International cooperation is difficult in most areas, but is perhaps especially difficult in the realm of climate change, a problem that is truly global in nature.  The incentive to free ride on the carbon-reduction efforts of others is acute, and is one of the main obstacles to any legitimate international agreement.  To combat the free riding problem, monitoring and enforcement mechanisms are essential, but how to design such mechanisms is a challenging matter.

Another topic of intense dispute is the imbalance of historical and current emissions between rich and poor countries.  These often vast differences strongly influence the negotiating positions of national governments in the international realm, with large emitters like the United States being forced to defend their supposed disproportionate contribution to the problem from charges of excess consumption by poor countries in Africa, South and Southeast Asia, and elsewhere.  In this rapidly developing space, the emergence of China—a historically poor country since the Industrial Revolution—as the world’s largest carbon emitter has warped the debate over the proper roles and responsibilities of rich and poor.

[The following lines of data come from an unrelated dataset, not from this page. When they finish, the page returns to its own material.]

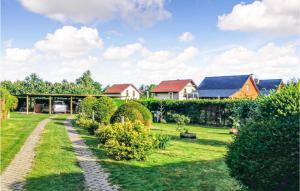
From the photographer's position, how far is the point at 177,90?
7144 centimetres

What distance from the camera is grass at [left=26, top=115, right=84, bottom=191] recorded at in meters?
10.0

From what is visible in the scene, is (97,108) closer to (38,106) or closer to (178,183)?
(178,183)

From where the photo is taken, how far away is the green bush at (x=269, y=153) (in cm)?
736

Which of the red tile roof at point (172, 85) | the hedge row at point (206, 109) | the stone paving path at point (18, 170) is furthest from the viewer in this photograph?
the red tile roof at point (172, 85)

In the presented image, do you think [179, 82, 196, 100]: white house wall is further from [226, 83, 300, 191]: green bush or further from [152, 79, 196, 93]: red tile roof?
[226, 83, 300, 191]: green bush

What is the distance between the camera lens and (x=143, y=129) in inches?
608

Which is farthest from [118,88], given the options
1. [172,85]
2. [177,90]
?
[177,90]

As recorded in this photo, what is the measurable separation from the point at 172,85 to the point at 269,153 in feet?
221

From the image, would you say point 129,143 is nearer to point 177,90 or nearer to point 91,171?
point 91,171

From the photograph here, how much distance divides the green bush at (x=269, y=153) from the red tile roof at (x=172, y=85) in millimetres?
62785

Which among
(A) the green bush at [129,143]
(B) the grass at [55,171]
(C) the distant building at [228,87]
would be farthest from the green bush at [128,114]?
(C) the distant building at [228,87]

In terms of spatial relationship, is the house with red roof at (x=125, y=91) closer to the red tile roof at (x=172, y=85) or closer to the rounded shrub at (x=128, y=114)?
the red tile roof at (x=172, y=85)

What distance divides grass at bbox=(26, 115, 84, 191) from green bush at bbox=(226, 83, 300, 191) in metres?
4.55

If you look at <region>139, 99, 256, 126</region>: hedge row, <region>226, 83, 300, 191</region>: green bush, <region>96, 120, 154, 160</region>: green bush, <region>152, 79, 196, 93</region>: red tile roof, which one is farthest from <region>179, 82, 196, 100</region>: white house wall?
<region>226, 83, 300, 191</region>: green bush
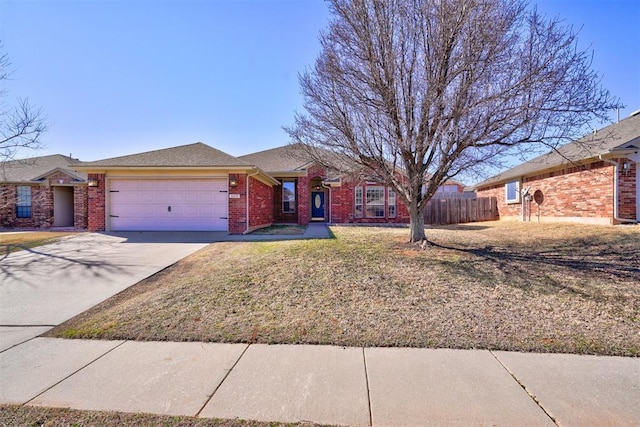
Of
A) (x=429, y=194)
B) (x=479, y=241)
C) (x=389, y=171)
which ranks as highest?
(x=389, y=171)

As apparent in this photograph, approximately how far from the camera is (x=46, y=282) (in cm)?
582

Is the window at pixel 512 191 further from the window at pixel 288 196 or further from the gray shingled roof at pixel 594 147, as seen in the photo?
the window at pixel 288 196

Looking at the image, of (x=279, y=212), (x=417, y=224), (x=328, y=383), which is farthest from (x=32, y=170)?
(x=328, y=383)

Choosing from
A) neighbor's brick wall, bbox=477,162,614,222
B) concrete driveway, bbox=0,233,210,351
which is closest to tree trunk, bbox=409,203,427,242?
concrete driveway, bbox=0,233,210,351

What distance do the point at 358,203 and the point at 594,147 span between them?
10297mm

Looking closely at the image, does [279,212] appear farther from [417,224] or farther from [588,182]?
[588,182]

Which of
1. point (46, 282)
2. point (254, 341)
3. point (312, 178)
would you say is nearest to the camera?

Issues concerning the theory and effectiveness of international agreements include: (1) the role of national governments and the interaction of environmental problems with national security and other priorities; (2) the influence of national forms of governance—specifically, the role of democracies—in shaping and meeting climate goals; (3) transparency and accountability by third party monitors or by supranational authorities; (4) the interaction between public and private actors and the potential for partnerships between them; (5) the increasing difficultly of negotiations involving a large number of parties with asymmetrical exposure to climate dangers; (6) the relative importance of major emission-reduction commitments compared to broader participation in the treaty-making process; (7) the consequences of widespread fragmentation of negotiating parties as numerous smaller, incomplete agreements substitute for one larger, complete one; (8) the potential for smaller climate networks to be scaled up to the international level; (9) the extent to which various regulatory and market instruments are well-suited to the particular challenges of international cooperation; (10) how to ensure the stability of agreements over time; and (11) the role of uncertainty (of the science, and costs and benefits to individual nations) and its influence on negotiations.